Le associazioni Wwf, Zona Frentana e Costa Teatina insieme ad altre associazioni facenti parte della Rete Emergenza Ambiente Abruzzo, capeggiati da Mariarita D'Orsogna, hanno prodotto e invitato altri a produrre osservazioni al progetto che possano bloccare il procedimento di VIA in atto, come già fatto per le precedenti piattaforme (Elsa 2, Rospo Mare…).
«Ringraziamo la provincia di Chieti per l'operosità e gli incontri di consultazione», dicono Ines Palena e Fabrizia Arduini. Siamo preoccupati invece per il silenzio della Regione,
Il Comitato Abruzzese Difesa Beni Comuni ha pubblicato invece sul proprio blog 7 domande «all'italianissimo
amministratore delegato, Sergio Morandi, della londinese Medoil Gas Plc».

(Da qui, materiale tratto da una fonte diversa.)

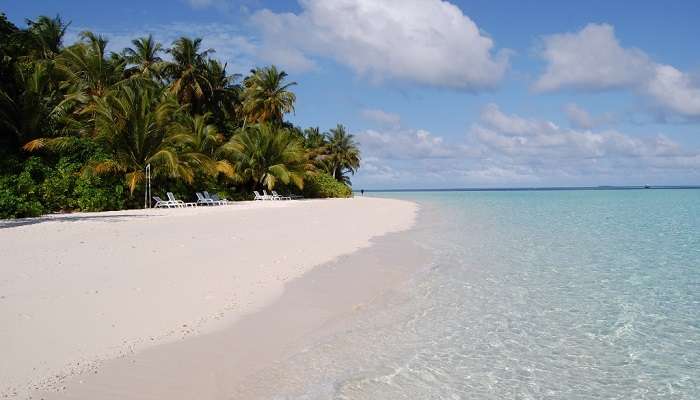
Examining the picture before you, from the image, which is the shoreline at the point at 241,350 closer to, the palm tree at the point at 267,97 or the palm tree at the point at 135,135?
the palm tree at the point at 135,135

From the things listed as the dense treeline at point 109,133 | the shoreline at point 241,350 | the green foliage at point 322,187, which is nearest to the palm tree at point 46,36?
the dense treeline at point 109,133

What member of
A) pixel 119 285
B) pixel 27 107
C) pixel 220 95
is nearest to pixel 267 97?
pixel 220 95

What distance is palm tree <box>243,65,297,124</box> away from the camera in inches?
1547

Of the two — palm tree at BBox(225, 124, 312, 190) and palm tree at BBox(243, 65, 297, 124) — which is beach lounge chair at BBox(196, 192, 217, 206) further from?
palm tree at BBox(243, 65, 297, 124)

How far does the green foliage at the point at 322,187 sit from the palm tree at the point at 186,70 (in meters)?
10.6

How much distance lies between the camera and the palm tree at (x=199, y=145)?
2327 centimetres

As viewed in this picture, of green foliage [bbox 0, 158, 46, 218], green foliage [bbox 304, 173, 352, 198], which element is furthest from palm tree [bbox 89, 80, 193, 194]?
green foliage [bbox 304, 173, 352, 198]

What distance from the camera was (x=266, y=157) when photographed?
34.2m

Si chiede di sapere, tra le altre cose, «che cosa intendete fare dei 540 kg al giorno di zolfo puro che Ombrina Mare 2 dovrebbe produrre? Cosa vi aspettate che accada dopo 24 anni di estrazione e 6 pozzi? Che le acque magicamente si ripuliscano? Quale sarà l'impatto sul fondale? Quale l'impatto sulla subsidenza e sull'erosione costiera?»
«Quello che perderemmo», assicurano dal comitato, «anche se non vi interessa, è molto di più di quello che ci offrite. La nostra economia si basa sul turismo, sulla pesca, sulle produzioni agro-alimentari di qualità e sui loro indotti commerciali».